_Page text:_
<<<<
The housing sector is expected to take a step back over the next year and a half. With long-term interest rates forecasted to increase by 63 basis points in 2005 and by an additional 31 basis points in 2006, housing starts will rise slightly in 2005 to 2 million units and then decline to a level of 1.84 million units in 2006. After rising by 9.7% in 2004, residential investment is expected to rise 1.0% this year and then decline 2.1% in 2006.

The dollar’s value has been declining over the past three years. The dollar is predicted to decline slightly this year by 0.7% and remain unchanged in 2006. The trade deficit is predicted to worsen in 2005 and then show some slight improvement next year.
>>>>
Continue the economic forecast above, starting after its last sentence about the trade deficit.

_Records shown:_
<<<<
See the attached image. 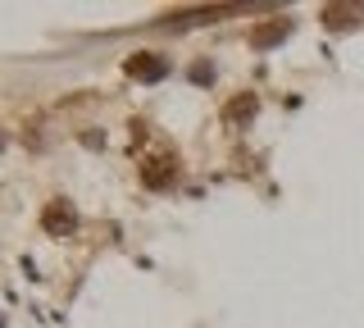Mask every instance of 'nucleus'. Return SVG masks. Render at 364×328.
<instances>
[{
	"label": "nucleus",
	"mask_w": 364,
	"mask_h": 328,
	"mask_svg": "<svg viewBox=\"0 0 364 328\" xmlns=\"http://www.w3.org/2000/svg\"><path fill=\"white\" fill-rule=\"evenodd\" d=\"M41 228L50 233V237H73L77 233V214L68 201H50V206L41 210Z\"/></svg>",
	"instance_id": "f257e3e1"
},
{
	"label": "nucleus",
	"mask_w": 364,
	"mask_h": 328,
	"mask_svg": "<svg viewBox=\"0 0 364 328\" xmlns=\"http://www.w3.org/2000/svg\"><path fill=\"white\" fill-rule=\"evenodd\" d=\"M128 73L141 78V83H159L168 73V60L164 55H151V51H136V55H128Z\"/></svg>",
	"instance_id": "f03ea898"
},
{
	"label": "nucleus",
	"mask_w": 364,
	"mask_h": 328,
	"mask_svg": "<svg viewBox=\"0 0 364 328\" xmlns=\"http://www.w3.org/2000/svg\"><path fill=\"white\" fill-rule=\"evenodd\" d=\"M287 32H291V18H269V23H259L255 32H250V46H255V51H269V46H278Z\"/></svg>",
	"instance_id": "7ed1b4c3"
},
{
	"label": "nucleus",
	"mask_w": 364,
	"mask_h": 328,
	"mask_svg": "<svg viewBox=\"0 0 364 328\" xmlns=\"http://www.w3.org/2000/svg\"><path fill=\"white\" fill-rule=\"evenodd\" d=\"M173 174H178V169H173V160H168V155H159V160H146V164H141V183L155 187V191L173 183Z\"/></svg>",
	"instance_id": "20e7f679"
},
{
	"label": "nucleus",
	"mask_w": 364,
	"mask_h": 328,
	"mask_svg": "<svg viewBox=\"0 0 364 328\" xmlns=\"http://www.w3.org/2000/svg\"><path fill=\"white\" fill-rule=\"evenodd\" d=\"M255 110H259L255 92H242V96H232V100L223 105V119H228V123H246L250 115H255Z\"/></svg>",
	"instance_id": "39448f33"
},
{
	"label": "nucleus",
	"mask_w": 364,
	"mask_h": 328,
	"mask_svg": "<svg viewBox=\"0 0 364 328\" xmlns=\"http://www.w3.org/2000/svg\"><path fill=\"white\" fill-rule=\"evenodd\" d=\"M323 23H333V28H346V23H350V9H346V5H333V9H323Z\"/></svg>",
	"instance_id": "423d86ee"
}]
</instances>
>>>>
_Task response:_
Auto sector outlook

Ellen Hughes-Cromwick, the director and chief economist for Ford Motor Company, delivered the outlook for 2005–06 light-vehicle sales. There were three main topics for her presentation: the fundamentals for vehicle buying from the demand side, the relationship between housing and autos, and the trend in the vehicle stock and scrappage rates. While gas prices may discourage many potential automotive buyers, Hughes-Cromwick argued that the positive factors to buying a new vehicle outweigh this negative factor. Income growth is strong, above 3%, and interest rates are low, which make purchasing a car more realistic. Additionally, the new base vehicle prices are decreasing, and therefore, new vehicles are more affordable for the average buyer. In recent years, the housing and auto markets have been moving independently. Hughes-Cromwick saw their decoupling as a positive occurrence because auto sector pricing has been stable, while housing market costs have been increasing substantially. Housing expenditures are now taking up a greater share of GDP than vehicle spending. Within the framework of the whole economy, vehicle spending did not shift considerably. This is evidenced by the fact that the vehicle market did not respond to the interest rate declines, whereas the housing market did. In addition, the U.S. vehicle stock growth and scrappage rates are edging downward. The scrappage rates are lower in part because vehicles are lasting longer than they have in the past.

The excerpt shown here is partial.